令和三年第4回小金井市議会定例会 一般質問

本にもっと親しめるまちにするために

図書館に対する市民の皆さんのご期待は非常に大きい。図書館施設の具体的な検討が進まないが、サービスの充実を更に図っていただきたい。

ア)図書の貸出し期間、貸出し冊数は適切か

資料「多摩26市 市立図書館図書貸出状況一覧」を提出いただいた。

資料解説

貸出冊数】10~15冊が18市。20冊が2市。30冊が2市。45冊が1市。小金井市を含む無制限が3市。【貸出期間】14日が20市。15日が2市。21日が小金井市を含む4市。

小金井市図書館は他市に比べて、特に貸出しについて緩やかなルールだが市の見解は

昭和62年図書館システム導入時は、貸出冊数6冊、貸出期間を3週間だった。その後、平成2年度に、冊数制限を撤廃した。予約した図書が「なかなか順番が回ってこない」などのご意見をいただいていることも認識している。

**記録一覧**:

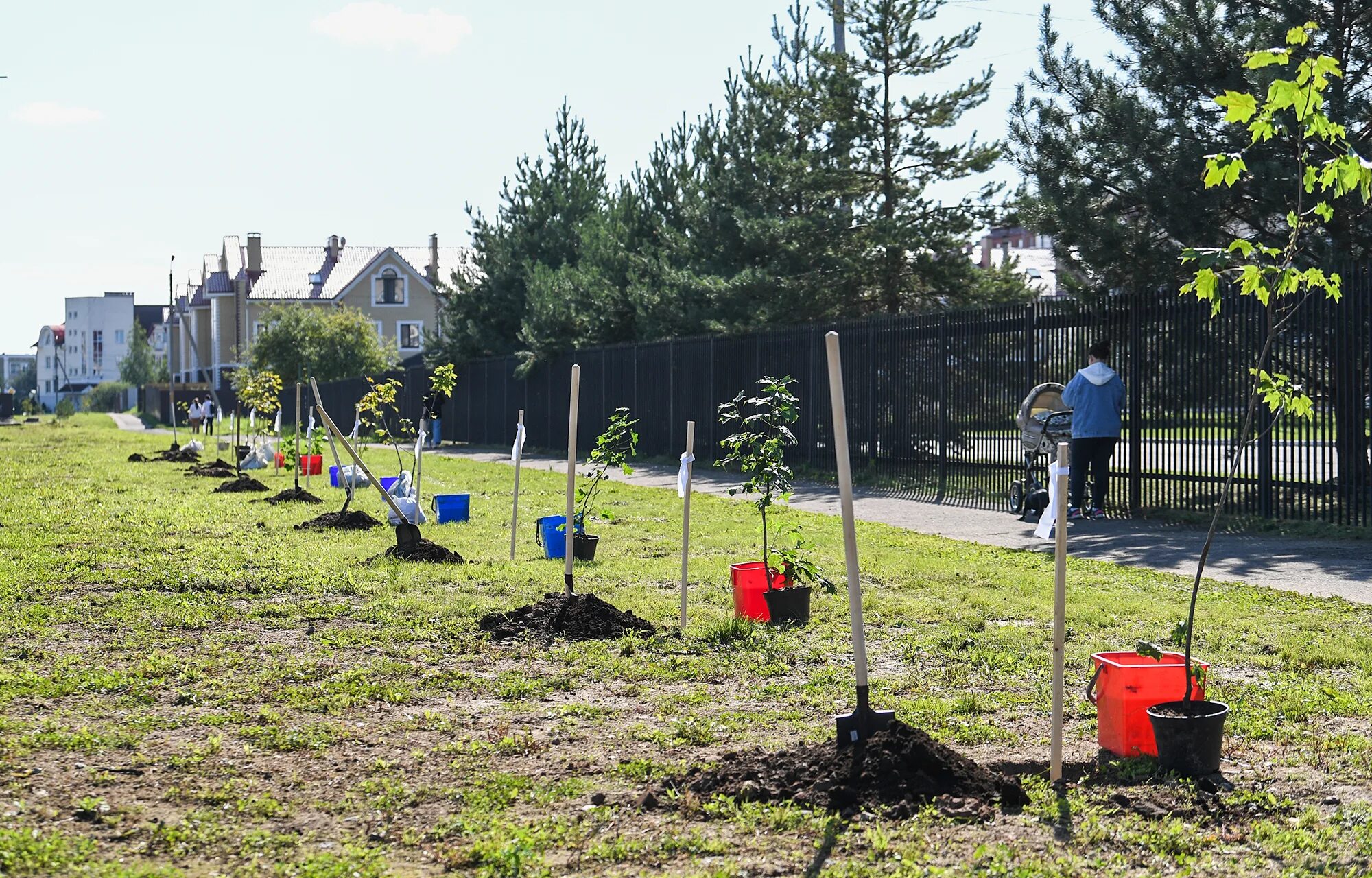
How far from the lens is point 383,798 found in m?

---

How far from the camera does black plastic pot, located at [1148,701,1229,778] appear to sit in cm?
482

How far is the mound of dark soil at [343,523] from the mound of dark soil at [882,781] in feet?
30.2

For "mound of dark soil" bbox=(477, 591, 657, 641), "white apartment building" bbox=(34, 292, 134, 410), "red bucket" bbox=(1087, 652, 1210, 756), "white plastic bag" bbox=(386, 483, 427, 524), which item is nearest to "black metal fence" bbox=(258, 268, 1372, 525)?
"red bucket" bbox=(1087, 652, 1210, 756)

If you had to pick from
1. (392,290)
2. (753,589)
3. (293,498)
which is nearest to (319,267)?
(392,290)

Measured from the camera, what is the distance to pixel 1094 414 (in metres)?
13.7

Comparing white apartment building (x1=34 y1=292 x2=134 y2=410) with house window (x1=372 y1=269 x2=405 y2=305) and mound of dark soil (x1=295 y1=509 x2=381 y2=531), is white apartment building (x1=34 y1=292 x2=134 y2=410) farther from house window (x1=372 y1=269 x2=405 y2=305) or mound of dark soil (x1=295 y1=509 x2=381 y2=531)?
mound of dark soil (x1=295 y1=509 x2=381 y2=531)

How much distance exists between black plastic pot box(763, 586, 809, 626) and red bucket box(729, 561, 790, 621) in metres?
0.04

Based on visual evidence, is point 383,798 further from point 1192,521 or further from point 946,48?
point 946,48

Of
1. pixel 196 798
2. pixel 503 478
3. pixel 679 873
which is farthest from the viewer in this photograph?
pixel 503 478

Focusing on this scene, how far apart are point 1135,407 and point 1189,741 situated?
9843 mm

...

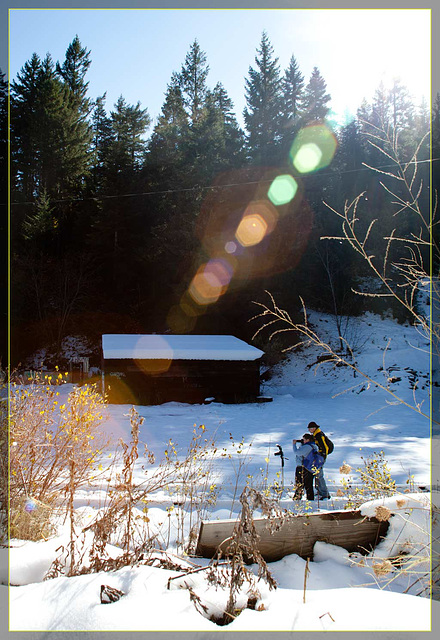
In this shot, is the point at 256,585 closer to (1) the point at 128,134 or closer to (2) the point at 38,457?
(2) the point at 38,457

**課題の条件**: 図書館サービスに関する一般質問の文章から、「資料「多摩26市 市立図書館図書貸出状況一覧」を提出いただいた。」から「いていることも認識している。」に至るまでのすべてを一字一句変えずに書き写すこと。

**完成した解答**:
資料「多摩26市 市立図書館図書貸出状況一覧」を提出いただいた。

資料解説

貸出冊数】10~15冊が18市。20冊が2市。30冊が2市。45冊が1市。小金井市を含む無制限が3市。【貸出期間】14日が20市。15日が2市。21日が小金井市を含む4市。

小金井市図書館は他市に比べて、特に貸出しについて緩やかなルールだが市の見解は

昭和62年図書館システム導入時は、貸出冊数6冊、貸出期間を3週間だった。その後、平成2年度に、冊数制限を撤廃した。予約した図書が「なかなか順番が回ってこない」などのご意見をいただいていることも認識している。